------ Page excerpt ------

Unless the producers of the next Spider-Man flick are committing some deranged (yet potentially remunerative and rewarding) publicity scheme, there is something deliciously arthropodial in the air:
The Max Planck Institute in Germany has incorporated metal into the proteins of a spider’s silk, strengthening it further. The problem is getting enough spider silk to efficiently commercialize the process, so researchers are now working to incorporate metals into silkworms’ product.
Using a golden orb-weaver (one of the more popular research spiders due to its tough and elastic silk), researchers at the University of Akron, in Ohio, have controlled massed bundles of spider strands through humidity. With their method, Akron scientists have lifted and lowered a 100-milligram weight with a strand only five microns thick.
In theory, they say, it’s possible to lift tons. The problem is getting enough spider silk.
“Spider silk is one of the strongest and most resilient fibers known to mankind,” says analyst Joseph Noel of Emerging Growth Research of San Francisco. “It is significantly stronger than steel on a pound for pound basis... Spider silk… has no comparison relative to its ability to absorb energy before breakage occurs.”
Noel notes, “Kevlar pales in comparison.”
A Spider silk “super-fiber” would be aimed at the $90bn/year global technical textiles market.
Year of the Spider
It is impossible to farm or ranch spiders: they maintain territorial boundaries brutally, and will become cannibalistic in close quarters. But silkworms? They are hardly so individualistic. And centuries of controlled breeding have made them about 40% silk glands.
Researchers from the Lansing, Michigan-based Kraig Biocraft Laboratories (KBL), in cooperation with the University of Norte Dame and the University of Wyoming, are working on transplanting/crossing the DNA from the silk glands of spiders to the silk glands of silkworms to produce high-performance polymers, and Noel feels the company is “on the verge of a major breakthrough.”
One segment of the high-performance fibers market that KBL has its sights on is aramid fibers, where DuPont’s Kevlar rules the roost, with an estimated $5bn/year in sales.
Spider specialist Sarah Goodacre of the University of Nottingham, feels that the focus should move from the orb-weaver spider to other varieties. Her preference is the tarantula: "Tarantula silk really is one of the unexplored areas,” she told the BBC. “We don't know what it is made of or how useful it might be to us.”
Who knows? In a few months, I may be writing an article on which spider will win the biochemical spider silk research wars: The golden orb weaver, or the infamous tarantula?
Just as long as I get one of the first bulletproof spider silk shirts, either way, I’ll be happy.

------ Data for analysis ------

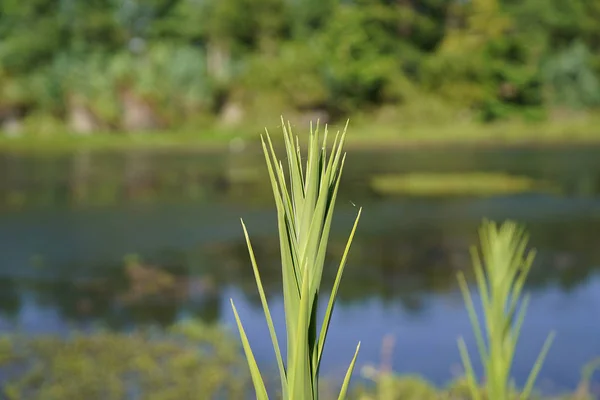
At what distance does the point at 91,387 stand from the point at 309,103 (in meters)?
19.2

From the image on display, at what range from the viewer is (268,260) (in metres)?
6.42

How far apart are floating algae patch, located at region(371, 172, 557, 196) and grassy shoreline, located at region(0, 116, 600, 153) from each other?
6.14 m

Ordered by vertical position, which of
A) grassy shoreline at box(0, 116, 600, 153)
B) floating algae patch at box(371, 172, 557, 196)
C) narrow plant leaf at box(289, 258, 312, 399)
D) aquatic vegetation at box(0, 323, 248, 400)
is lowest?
grassy shoreline at box(0, 116, 600, 153)

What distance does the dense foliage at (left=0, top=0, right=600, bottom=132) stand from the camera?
878 inches

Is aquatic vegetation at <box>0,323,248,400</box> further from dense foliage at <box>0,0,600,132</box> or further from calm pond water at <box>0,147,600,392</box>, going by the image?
dense foliage at <box>0,0,600,132</box>

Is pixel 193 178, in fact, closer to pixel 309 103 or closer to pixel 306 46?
pixel 309 103

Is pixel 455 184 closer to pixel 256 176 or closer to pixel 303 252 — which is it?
pixel 256 176

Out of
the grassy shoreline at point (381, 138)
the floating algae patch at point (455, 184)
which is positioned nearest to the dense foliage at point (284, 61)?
the grassy shoreline at point (381, 138)

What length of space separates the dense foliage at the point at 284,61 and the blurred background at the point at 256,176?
7 cm

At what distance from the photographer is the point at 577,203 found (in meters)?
9.06

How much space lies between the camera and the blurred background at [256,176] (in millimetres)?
4176

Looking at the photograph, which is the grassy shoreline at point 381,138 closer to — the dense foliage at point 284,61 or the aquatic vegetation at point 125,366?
the dense foliage at point 284,61

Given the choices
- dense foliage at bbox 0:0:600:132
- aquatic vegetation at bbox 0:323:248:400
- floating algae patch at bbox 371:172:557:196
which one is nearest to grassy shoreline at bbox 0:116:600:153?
dense foliage at bbox 0:0:600:132

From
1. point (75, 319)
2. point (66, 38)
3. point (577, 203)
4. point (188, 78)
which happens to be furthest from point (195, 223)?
point (66, 38)
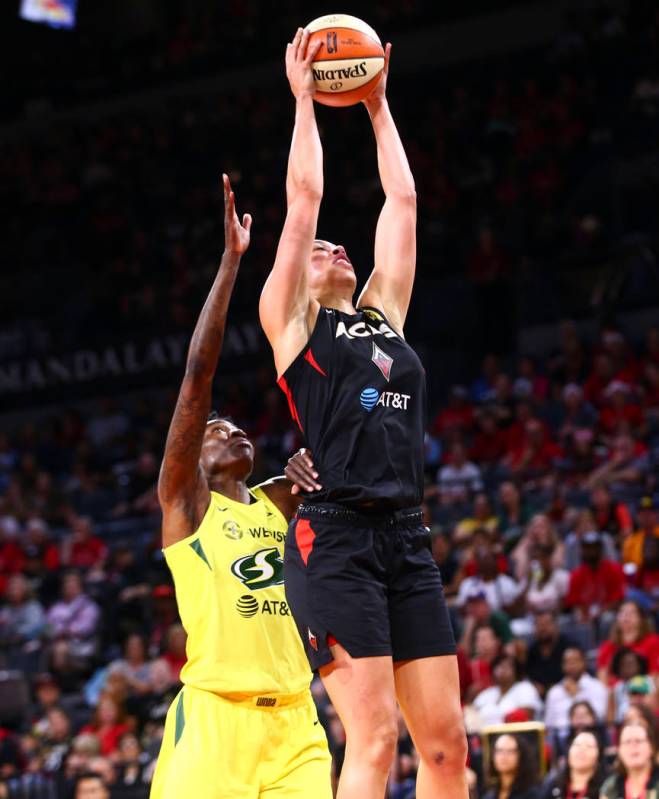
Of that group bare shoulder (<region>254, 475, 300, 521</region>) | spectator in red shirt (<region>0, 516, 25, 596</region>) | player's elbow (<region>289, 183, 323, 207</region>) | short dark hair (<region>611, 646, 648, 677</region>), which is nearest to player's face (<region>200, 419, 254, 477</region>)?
bare shoulder (<region>254, 475, 300, 521</region>)

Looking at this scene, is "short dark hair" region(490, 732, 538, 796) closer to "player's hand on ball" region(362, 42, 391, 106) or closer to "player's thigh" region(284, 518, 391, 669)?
"player's thigh" region(284, 518, 391, 669)

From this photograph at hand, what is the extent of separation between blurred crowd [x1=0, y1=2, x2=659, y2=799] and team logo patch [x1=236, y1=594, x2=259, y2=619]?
3.31 metres

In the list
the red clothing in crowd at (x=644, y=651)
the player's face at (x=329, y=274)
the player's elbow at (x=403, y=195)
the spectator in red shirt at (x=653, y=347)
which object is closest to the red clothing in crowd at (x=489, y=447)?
the spectator in red shirt at (x=653, y=347)

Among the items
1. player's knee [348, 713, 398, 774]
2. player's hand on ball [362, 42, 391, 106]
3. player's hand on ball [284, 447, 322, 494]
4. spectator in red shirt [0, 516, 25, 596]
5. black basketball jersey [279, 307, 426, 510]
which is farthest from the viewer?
spectator in red shirt [0, 516, 25, 596]

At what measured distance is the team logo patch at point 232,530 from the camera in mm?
6348

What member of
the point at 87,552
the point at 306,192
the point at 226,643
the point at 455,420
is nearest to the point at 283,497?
the point at 226,643

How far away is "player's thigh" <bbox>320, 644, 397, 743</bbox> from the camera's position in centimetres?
492

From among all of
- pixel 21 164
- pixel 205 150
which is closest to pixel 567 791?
pixel 205 150

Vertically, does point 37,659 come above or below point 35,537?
below

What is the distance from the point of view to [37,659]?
14.8 m

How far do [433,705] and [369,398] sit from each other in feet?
3.68

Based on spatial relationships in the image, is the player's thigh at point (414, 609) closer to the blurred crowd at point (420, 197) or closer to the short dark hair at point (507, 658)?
the short dark hair at point (507, 658)

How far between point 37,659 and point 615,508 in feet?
20.4

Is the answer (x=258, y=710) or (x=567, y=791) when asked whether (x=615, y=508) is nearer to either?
(x=567, y=791)
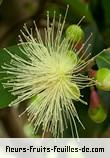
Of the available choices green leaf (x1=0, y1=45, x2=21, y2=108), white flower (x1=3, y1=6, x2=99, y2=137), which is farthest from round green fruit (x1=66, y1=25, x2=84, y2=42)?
green leaf (x1=0, y1=45, x2=21, y2=108)

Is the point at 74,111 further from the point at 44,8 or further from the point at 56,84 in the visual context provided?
the point at 44,8

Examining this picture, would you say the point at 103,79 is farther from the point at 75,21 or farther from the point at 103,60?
the point at 75,21

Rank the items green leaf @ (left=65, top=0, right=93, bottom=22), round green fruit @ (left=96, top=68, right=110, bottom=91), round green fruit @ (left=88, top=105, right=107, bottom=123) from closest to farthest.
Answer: round green fruit @ (left=96, top=68, right=110, bottom=91) < round green fruit @ (left=88, top=105, right=107, bottom=123) < green leaf @ (left=65, top=0, right=93, bottom=22)

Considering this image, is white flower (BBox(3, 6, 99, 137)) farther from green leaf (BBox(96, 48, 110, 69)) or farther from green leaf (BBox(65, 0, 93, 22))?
green leaf (BBox(65, 0, 93, 22))

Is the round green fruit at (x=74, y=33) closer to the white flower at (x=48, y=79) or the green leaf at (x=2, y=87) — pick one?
the white flower at (x=48, y=79)

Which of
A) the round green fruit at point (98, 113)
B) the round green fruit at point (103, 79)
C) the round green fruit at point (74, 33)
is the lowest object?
the round green fruit at point (98, 113)

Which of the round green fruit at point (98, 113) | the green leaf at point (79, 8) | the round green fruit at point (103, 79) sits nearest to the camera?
the round green fruit at point (103, 79)

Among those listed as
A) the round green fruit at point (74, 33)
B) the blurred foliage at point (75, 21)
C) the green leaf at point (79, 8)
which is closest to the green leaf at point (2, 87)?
the blurred foliage at point (75, 21)
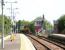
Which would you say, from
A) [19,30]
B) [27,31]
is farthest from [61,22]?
[19,30]

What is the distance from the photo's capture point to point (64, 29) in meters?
91.9

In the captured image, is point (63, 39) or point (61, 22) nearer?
point (63, 39)

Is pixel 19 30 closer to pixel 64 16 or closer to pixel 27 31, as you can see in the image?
pixel 27 31

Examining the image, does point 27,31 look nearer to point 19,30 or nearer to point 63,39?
point 19,30

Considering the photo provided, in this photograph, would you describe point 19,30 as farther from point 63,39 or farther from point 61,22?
point 63,39

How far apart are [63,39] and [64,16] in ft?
191

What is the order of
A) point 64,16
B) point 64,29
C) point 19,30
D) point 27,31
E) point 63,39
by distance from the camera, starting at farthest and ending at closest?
1. point 19,30
2. point 27,31
3. point 64,16
4. point 64,29
5. point 63,39

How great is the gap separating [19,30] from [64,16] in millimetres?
80908

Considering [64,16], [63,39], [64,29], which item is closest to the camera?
[63,39]

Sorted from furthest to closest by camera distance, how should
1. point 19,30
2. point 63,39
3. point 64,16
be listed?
1. point 19,30
2. point 64,16
3. point 63,39

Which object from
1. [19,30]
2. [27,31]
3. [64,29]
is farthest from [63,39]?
[19,30]

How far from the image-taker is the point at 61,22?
9769 centimetres

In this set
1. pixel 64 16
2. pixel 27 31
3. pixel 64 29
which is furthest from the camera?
pixel 27 31

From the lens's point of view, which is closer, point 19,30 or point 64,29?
point 64,29
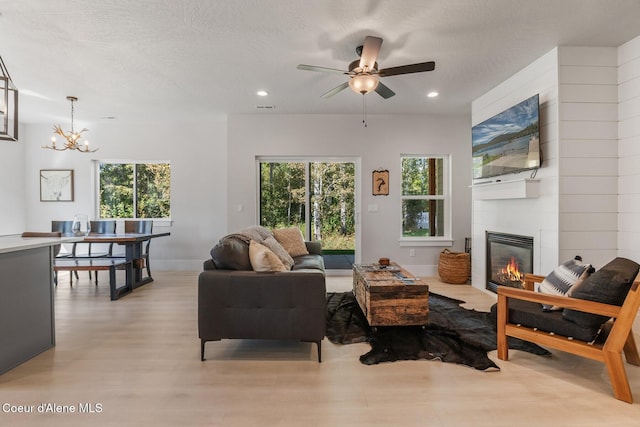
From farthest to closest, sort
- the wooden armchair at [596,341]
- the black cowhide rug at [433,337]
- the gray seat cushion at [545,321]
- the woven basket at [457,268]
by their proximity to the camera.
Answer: the woven basket at [457,268] < the black cowhide rug at [433,337] < the gray seat cushion at [545,321] < the wooden armchair at [596,341]

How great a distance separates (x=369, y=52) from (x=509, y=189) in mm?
2222

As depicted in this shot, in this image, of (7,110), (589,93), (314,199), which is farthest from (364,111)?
(7,110)

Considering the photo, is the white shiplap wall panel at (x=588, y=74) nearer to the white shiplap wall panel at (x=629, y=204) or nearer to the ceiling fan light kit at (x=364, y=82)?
the white shiplap wall panel at (x=629, y=204)

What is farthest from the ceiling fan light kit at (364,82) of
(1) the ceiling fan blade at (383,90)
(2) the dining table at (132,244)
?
(2) the dining table at (132,244)

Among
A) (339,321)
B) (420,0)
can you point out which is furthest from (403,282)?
(420,0)

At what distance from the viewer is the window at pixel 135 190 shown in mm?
5844

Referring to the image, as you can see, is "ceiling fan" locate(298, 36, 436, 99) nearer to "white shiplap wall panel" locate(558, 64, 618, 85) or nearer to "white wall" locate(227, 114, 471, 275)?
"white shiplap wall panel" locate(558, 64, 618, 85)

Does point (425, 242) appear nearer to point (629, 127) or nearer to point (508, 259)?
point (508, 259)

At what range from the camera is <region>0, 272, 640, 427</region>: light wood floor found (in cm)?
174

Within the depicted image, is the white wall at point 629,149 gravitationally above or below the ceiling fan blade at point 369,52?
below

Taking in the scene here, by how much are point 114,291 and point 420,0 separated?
4540mm

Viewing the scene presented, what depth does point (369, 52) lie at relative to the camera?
2652 millimetres

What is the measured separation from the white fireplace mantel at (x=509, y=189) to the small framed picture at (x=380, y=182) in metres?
1.41

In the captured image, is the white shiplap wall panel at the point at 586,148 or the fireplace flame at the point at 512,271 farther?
the fireplace flame at the point at 512,271
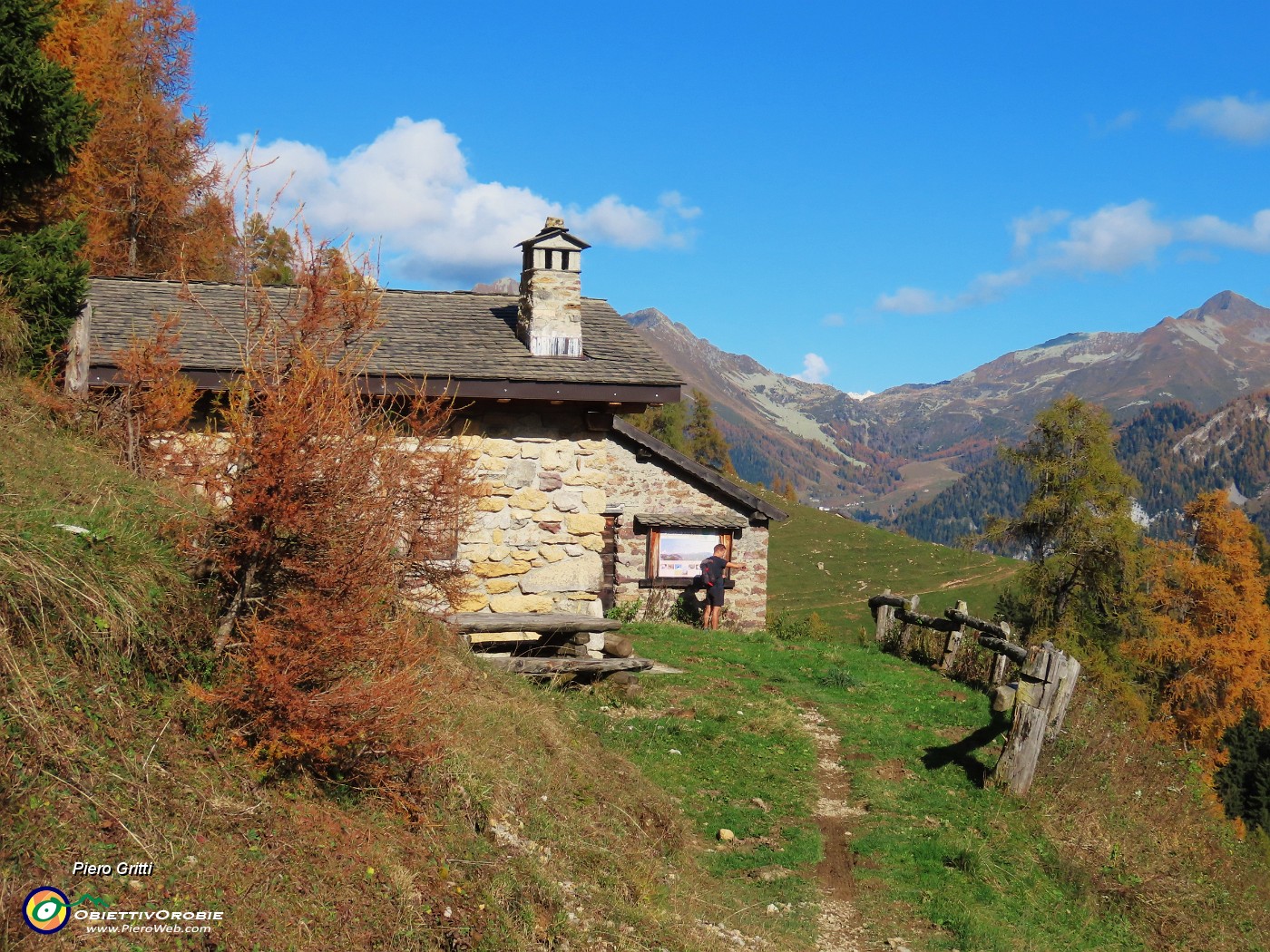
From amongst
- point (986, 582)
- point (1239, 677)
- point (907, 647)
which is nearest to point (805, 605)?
point (986, 582)

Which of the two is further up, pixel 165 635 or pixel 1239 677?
pixel 165 635

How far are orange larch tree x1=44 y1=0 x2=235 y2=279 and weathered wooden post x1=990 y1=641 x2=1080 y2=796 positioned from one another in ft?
59.4

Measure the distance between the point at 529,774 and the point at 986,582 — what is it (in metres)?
65.5

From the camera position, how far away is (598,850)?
676 centimetres

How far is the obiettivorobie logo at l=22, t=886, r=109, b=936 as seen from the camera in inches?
159

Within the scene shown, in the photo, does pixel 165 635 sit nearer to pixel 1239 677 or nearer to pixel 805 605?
pixel 1239 677

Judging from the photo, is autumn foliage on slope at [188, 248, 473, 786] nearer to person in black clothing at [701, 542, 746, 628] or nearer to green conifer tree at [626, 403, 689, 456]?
person in black clothing at [701, 542, 746, 628]

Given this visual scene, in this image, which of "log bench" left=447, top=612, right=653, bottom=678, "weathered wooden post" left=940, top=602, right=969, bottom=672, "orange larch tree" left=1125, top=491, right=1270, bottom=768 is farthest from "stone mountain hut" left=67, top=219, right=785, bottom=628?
"orange larch tree" left=1125, top=491, right=1270, bottom=768

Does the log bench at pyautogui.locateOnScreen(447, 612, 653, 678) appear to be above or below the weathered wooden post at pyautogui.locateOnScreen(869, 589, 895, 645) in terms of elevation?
above

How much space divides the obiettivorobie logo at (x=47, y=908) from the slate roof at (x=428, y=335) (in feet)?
25.8

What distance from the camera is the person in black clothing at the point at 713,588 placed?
21172 millimetres

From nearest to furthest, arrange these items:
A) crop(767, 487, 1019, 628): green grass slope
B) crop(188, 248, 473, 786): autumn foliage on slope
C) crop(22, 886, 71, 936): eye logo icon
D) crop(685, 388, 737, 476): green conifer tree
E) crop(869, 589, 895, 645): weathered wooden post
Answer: crop(22, 886, 71, 936): eye logo icon → crop(188, 248, 473, 786): autumn foliage on slope → crop(869, 589, 895, 645): weathered wooden post → crop(767, 487, 1019, 628): green grass slope → crop(685, 388, 737, 476): green conifer tree

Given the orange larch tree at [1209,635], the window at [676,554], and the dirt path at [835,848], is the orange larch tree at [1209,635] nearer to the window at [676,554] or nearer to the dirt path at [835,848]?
the window at [676,554]

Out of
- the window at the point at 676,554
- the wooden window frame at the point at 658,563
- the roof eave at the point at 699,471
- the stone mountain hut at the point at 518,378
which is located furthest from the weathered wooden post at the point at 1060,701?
the window at the point at 676,554
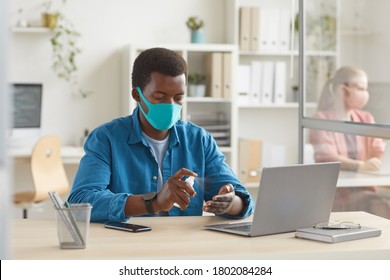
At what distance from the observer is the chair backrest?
4.80 meters

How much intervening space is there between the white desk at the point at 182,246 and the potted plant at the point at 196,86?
130 inches

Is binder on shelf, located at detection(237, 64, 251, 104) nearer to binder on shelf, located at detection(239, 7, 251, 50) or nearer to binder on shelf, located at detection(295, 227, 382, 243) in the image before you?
binder on shelf, located at detection(239, 7, 251, 50)

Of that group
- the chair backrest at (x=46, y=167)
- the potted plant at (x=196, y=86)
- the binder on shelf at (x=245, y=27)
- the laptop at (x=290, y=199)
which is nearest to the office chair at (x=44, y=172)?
the chair backrest at (x=46, y=167)

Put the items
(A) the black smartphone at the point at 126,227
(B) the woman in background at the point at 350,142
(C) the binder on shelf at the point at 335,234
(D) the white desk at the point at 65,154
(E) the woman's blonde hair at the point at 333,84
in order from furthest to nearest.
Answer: (D) the white desk at the point at 65,154
(E) the woman's blonde hair at the point at 333,84
(B) the woman in background at the point at 350,142
(A) the black smartphone at the point at 126,227
(C) the binder on shelf at the point at 335,234

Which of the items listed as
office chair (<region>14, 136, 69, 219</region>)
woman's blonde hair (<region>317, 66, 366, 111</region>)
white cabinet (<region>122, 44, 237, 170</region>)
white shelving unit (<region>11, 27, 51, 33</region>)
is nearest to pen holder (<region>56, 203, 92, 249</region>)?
woman's blonde hair (<region>317, 66, 366, 111</region>)

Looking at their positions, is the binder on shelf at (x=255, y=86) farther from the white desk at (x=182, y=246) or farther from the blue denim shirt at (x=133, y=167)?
the white desk at (x=182, y=246)

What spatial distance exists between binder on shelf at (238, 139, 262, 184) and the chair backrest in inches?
55.1

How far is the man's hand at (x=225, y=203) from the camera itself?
2.31 m

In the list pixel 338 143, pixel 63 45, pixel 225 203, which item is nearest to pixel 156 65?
pixel 225 203

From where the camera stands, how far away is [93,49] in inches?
218

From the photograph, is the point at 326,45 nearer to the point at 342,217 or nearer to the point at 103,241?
the point at 342,217

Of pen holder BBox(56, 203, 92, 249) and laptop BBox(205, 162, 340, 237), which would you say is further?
laptop BBox(205, 162, 340, 237)

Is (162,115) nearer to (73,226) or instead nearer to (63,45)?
(73,226)
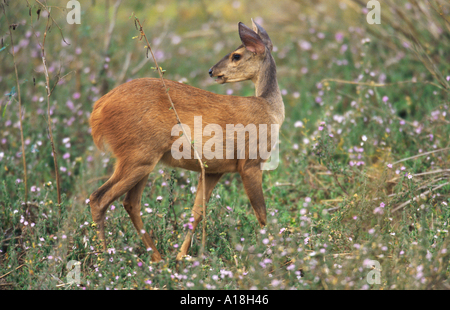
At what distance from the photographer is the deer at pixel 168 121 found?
4195mm

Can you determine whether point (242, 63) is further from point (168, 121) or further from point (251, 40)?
point (168, 121)

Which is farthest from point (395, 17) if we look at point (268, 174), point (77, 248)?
point (77, 248)

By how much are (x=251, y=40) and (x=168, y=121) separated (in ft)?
3.88

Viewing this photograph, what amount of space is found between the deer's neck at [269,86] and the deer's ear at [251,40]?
0.41 feet

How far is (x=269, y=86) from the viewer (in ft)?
15.8

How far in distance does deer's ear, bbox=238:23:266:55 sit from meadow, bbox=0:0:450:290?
109 cm

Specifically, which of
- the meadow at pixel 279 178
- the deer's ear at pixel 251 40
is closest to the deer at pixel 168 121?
the deer's ear at pixel 251 40

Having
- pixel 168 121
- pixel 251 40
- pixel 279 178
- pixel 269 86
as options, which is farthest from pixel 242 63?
pixel 279 178

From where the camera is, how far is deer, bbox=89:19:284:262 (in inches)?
165

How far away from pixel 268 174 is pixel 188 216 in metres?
1.44

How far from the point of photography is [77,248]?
4.40m

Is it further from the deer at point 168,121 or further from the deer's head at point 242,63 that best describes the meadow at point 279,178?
the deer's head at point 242,63

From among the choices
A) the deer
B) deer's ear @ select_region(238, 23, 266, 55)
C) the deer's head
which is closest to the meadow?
the deer
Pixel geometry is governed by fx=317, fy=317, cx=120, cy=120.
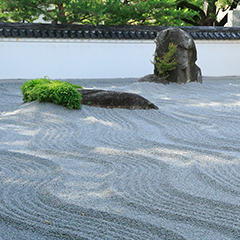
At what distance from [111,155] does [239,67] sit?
10.8 metres

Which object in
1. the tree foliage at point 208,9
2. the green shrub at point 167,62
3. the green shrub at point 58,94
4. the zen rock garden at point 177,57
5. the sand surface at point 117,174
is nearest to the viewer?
the sand surface at point 117,174

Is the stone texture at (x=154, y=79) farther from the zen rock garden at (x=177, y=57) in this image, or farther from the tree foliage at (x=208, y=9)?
the tree foliage at (x=208, y=9)

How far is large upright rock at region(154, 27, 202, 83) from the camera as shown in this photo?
9.28 meters

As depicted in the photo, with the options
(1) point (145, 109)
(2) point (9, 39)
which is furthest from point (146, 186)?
(2) point (9, 39)

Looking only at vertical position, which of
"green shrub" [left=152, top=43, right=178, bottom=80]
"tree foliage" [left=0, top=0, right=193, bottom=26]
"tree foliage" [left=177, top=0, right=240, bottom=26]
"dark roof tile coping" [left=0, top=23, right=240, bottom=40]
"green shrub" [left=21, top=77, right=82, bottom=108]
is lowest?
"green shrub" [left=21, top=77, right=82, bottom=108]

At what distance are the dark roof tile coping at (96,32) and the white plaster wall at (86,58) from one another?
0.57 feet

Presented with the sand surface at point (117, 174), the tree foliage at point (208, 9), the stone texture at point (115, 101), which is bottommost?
the sand surface at point (117, 174)

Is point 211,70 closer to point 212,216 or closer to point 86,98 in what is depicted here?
point 86,98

------

> What to work on:
a) In the spider silk article, swap "article" for "report" and write out the stretch from "Who knows? In" through "the infamous tarantula?".
b) Translate this sentence from the spider silk article into Spanish: "It is impossible to farm or ranch spiders: they maintain territorial boundaries brutally, and will become cannibalistic in close quarters."
c) Answer these from the spider silk article:
(i) In which state is the University of Akron located?
(ii) What are Kevlar's estimated annual sales?
(iii) About what share of a silkworm is made up of silk glands?
These entries come from a source unrelated to the spider silk article.

> List of solutions:
a)
Who knows? In a few months, I may be writing an report on which spider will win the biochemical spider silk research wars: The golden orb weaver, or the infamous tarantula?

b) Es imposible criar arañas en granjas o ranchos: mantienen sus límites territoriales de forma brutal y se vuelven caníbales en espacios reducidos.

c)
(i) Ohio
(ii) An estimated $5bn/year
(iii) About 40%